2003-05-24 & 6:12 p.m. : the window in the door negates the door

when i was young, each birthday took on some sort of mythic importance, mainly to do with numbers.

each year, with each new number that i became, i'm 5--i'm 7--i'm 9, i made an in depth analysis of what that number was, its color, its smell, its sound. i thought, for no good reason, that the number would inform the year.

it was the same time that i realized that words also have their own shape, smell and color.

i remember that the switch from single digit to double digit numbers represented a huge change in my life. the introduction of the second number created all sorts of complications for my yearly analysis and calculation.

if i had the kind of math brain i wish i did, i am sure i could have worked out fractals and tessellations to coincide with the event, but i do not and besides that, i was ten.

i only bring this up because last night i thought a long time about the fact that birthdays mean very little to me anymore, numbers or otherwise. and the next great change from double digit to triple i'll never see.

or at least i hope i'll never see. this life can be wonderful, but i will take my short time here and be happy when it's over.

i thought a lot, too, about how comfortable i was with abstractions at a young age, how my thinking has changed, my (periodic) discomfort with abstractions now, and how much more comfortable i was then with the amount of time i spent living inside my own head.

i reflected on how living in my own head now is seen as a liability, that being engaged in my own interests is somehow a frustration to others.

that i am supposed to feel badly about this.

when i was small, no one seemed to be bothered by the fact that i was a somewhat spacey, very serious, very sensitive girl who lived a large part of her life in her own head, asking questions, figuring things out, recognizing relationships between phenomena, cataloguing to create a kind of tapestry of information that i used to work within the world outside my head.

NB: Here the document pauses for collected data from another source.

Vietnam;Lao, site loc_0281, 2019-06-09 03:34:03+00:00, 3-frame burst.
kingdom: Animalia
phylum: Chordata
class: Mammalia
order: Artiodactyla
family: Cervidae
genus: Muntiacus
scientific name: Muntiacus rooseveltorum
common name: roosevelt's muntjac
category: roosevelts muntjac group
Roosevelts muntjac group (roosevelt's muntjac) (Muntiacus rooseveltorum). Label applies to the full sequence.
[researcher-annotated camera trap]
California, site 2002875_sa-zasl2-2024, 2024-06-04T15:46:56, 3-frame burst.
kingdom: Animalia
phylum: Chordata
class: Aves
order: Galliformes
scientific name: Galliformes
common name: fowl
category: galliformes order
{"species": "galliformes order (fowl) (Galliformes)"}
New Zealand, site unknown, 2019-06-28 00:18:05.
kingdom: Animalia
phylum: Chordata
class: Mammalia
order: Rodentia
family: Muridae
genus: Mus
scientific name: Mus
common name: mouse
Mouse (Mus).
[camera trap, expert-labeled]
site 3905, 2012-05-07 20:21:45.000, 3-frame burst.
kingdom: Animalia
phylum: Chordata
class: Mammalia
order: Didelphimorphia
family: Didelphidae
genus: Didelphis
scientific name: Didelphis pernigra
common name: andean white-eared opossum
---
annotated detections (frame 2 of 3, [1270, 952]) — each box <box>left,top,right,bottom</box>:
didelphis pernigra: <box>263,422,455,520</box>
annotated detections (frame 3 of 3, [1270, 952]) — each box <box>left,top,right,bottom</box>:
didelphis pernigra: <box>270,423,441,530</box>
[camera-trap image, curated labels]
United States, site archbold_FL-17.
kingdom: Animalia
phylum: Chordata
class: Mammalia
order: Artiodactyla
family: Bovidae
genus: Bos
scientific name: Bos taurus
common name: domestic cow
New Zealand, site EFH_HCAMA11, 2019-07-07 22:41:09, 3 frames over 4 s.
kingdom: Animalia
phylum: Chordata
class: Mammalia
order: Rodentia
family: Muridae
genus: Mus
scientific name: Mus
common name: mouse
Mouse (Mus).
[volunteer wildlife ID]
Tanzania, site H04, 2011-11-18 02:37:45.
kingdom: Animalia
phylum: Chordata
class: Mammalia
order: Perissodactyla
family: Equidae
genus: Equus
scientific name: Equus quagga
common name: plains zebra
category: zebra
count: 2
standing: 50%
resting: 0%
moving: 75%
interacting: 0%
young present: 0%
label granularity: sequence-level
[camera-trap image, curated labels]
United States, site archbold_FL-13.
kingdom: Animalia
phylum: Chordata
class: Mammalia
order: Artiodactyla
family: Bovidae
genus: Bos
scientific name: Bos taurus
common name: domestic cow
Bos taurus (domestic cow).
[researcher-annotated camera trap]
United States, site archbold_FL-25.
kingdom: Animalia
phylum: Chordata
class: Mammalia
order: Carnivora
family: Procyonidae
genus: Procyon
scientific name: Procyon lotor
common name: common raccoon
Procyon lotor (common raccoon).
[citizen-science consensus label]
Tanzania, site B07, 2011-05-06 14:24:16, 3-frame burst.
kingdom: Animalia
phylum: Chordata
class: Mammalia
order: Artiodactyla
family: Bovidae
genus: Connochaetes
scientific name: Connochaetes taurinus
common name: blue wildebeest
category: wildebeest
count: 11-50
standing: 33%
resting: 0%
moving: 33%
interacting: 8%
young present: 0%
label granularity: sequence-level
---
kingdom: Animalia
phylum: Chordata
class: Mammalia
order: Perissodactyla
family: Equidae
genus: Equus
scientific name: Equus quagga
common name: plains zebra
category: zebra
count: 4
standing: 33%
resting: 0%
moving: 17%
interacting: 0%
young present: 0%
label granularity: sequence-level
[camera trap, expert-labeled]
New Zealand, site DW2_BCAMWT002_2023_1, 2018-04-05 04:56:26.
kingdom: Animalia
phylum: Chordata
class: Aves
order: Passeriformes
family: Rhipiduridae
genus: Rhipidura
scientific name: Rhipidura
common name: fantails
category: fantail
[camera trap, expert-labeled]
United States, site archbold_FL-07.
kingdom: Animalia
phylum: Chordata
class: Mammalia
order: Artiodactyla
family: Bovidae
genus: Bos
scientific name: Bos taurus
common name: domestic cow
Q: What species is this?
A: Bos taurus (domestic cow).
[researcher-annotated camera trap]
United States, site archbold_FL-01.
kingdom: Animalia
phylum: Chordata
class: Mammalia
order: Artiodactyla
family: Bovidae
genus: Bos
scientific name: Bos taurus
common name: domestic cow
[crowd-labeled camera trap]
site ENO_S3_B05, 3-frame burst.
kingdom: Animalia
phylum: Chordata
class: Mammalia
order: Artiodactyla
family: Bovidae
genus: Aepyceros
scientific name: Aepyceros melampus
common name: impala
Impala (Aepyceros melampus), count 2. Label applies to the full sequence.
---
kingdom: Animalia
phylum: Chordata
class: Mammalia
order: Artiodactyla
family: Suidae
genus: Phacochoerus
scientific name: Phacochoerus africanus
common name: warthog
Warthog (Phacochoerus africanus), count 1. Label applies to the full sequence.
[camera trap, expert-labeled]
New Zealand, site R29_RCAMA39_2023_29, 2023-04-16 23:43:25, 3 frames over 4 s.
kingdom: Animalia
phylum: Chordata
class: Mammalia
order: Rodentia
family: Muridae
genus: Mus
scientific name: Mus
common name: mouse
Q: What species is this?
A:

but now that i am a somewhat spacey, very serious, very sensitive woman, it doesn't feel like that anymore.

and i haven't changed. i think that's just how i am. no matter how much i love the people i love, and no matter how much i want to be loved by others and share myself with them, i'll always be like that.

it is, i think, part of the inexorable isolation of human consciousness. or, at least, how it expressses itself in me.

i don't know what to do about it, if anything.

i just know that the whole thing, the loneliness of it (which i experienced when i was a young girl, too) and now the lack of autonomy i feel over it--the fact that i even have to think about it at all--makes me incredibly sad.